Mystery Science Theater 3000 #1
Dark Horse Comics
Writers: Harold Bucholz and Joel Hodgson
Artists: Todd Nauk and Mike Manley
While comic book adaptations of movies and TV shows have filled the racks for some time now, Mystery Science Theater 3000 #1 is still surprising. The cult classic originally debuted in 1988 with an 11-year run. Last year, a new season premiered on Netflix with different actors and a new direction. Despite the numerous changes in cast and crew over the years, its basic premise has remained consistent. An average Joe ends up kidnapped by villains, both of the workplace and the “super” variety, and forced to watch terrible movies with robots. Unfortunately, that doesn’t translate well to a comic book format. Outside of the occasional skit, MST3K was always about riffing on terrible low budget movies. Mystery Science Theater 3000 #1 tried its best, but unfortunately, it fails to capture the show’s appeal.
First and foremost, the comic is an adaptation of the Netflix revival. How much you’ll enjoy this book relies on how much you enjoy that version of the show. Besides sharing the same characters and premise, it’s also inherited a lot of the revival’s problems. New bots, M. Waverly and Growler, are frankly redundant. They never do or say anything that Crow, Tom Servo, or Gypsy can’t. Like the new show, there’s too much focus on the skits than the actual riffing. The unwieldy explanation for how they can riff on comics takes up half the issue. That in itself is a problem, as instead of just reading and commenting on the comic, they have to be miraculously inserted into the story. To put it simply, there’s limited novelty in giving the teen reporter, Johnny Jason, Tom Servo’s gumball machine head.
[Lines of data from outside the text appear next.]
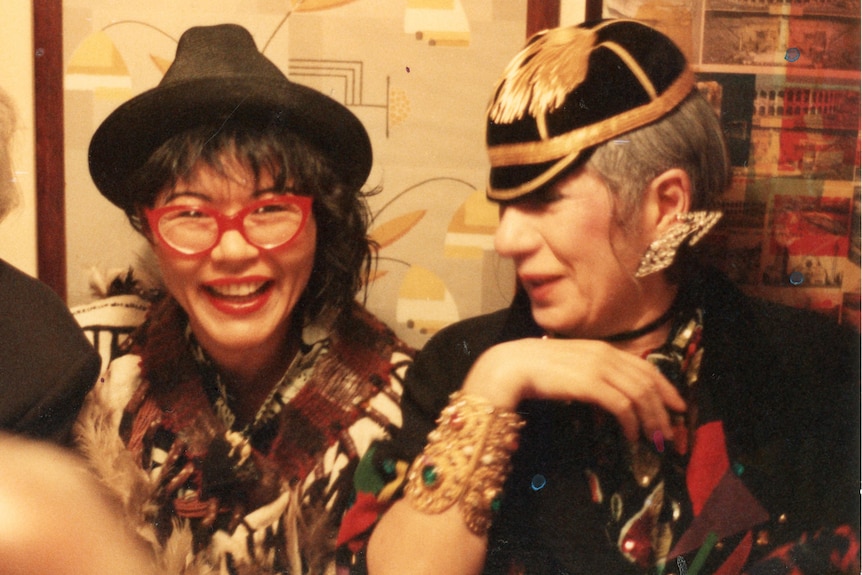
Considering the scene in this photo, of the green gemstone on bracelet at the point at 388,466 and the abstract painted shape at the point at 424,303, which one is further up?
the abstract painted shape at the point at 424,303

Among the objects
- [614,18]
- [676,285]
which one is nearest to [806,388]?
[676,285]

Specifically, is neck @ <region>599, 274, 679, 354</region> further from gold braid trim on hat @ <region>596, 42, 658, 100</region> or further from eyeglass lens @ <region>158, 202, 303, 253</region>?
eyeglass lens @ <region>158, 202, 303, 253</region>

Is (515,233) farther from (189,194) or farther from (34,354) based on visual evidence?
(34,354)

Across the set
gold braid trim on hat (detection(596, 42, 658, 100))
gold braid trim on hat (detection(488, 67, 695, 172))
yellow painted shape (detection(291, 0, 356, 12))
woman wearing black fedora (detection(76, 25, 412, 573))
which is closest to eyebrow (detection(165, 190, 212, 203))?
woman wearing black fedora (detection(76, 25, 412, 573))

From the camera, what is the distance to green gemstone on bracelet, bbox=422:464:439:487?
836 millimetres

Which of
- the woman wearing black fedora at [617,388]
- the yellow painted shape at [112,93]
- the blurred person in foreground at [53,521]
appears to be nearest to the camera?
the blurred person in foreground at [53,521]

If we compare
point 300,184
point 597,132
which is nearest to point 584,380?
point 597,132

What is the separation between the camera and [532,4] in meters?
0.90

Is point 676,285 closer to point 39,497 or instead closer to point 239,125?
point 239,125

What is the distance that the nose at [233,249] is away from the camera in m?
0.87

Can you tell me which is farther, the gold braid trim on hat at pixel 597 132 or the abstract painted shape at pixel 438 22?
the abstract painted shape at pixel 438 22

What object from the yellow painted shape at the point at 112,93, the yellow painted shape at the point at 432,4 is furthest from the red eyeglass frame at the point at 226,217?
the yellow painted shape at the point at 432,4

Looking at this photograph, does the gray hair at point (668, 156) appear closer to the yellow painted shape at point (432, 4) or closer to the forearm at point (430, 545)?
the yellow painted shape at point (432, 4)

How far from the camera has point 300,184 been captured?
0.91 meters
That leads to the real problem with Mystery Science Theater 3000 #1: the show’s humor doesn’t work in a comic book format. Even with the unwieldy merging of MST3K’s world with that of the comics, the riffing feels intrusive instead of being a welcome addition. A few jokes are genuinely funny, and you can at least distinguish them from the regular dialogue. But most of it is pretty lifeless. The worst one is a “fake” ad for Totino’s Pizza Rolls that takes up a whole page. Additionally, so much of the show’s humor comes from the actors’ delivery, which the comic doesn’t capture. In its defense, it’s unlikely you could successfully make that work in a medium with no audio.
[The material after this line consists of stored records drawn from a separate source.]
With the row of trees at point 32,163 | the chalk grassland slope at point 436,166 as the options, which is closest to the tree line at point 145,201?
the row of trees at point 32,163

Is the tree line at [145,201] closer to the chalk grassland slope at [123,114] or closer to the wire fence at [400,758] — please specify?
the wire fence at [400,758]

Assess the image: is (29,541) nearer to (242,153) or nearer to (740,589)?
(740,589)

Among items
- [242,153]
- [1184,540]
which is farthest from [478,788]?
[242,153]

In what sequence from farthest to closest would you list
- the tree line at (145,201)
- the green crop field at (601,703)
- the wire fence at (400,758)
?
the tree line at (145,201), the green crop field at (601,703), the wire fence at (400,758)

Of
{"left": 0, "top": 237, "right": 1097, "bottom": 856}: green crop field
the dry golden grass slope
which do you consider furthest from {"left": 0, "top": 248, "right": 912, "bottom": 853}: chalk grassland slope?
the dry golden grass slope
Todd Nauck’s illustrates most of the opening sequence, along with the additions to the ancient pages of Johnny Jason: Teen Reporter, the subject of their riffing. The garish colorwork of Wes Dzioba and Mike Manley also lends it an unfortunate uncanny valley feel. Manley’s additions to Teen Reporter stand out too much, another reason it’s overwrought approach to comic riffing doesn’t work.
Despite its best efforts, Mystery Science Theater 3000 #1 fail to bring its legendary style to the page. Unfortunately, they ended up straying too far from the premise just to make something coherent. It did pioneer thinly disguised product placement in comics if nothing else.
Mystery Science Theater 3000 #1
Mystery Science Theater 3000 #1 fails to capture the magic of the show, as it falls between the cracks of two different mediums.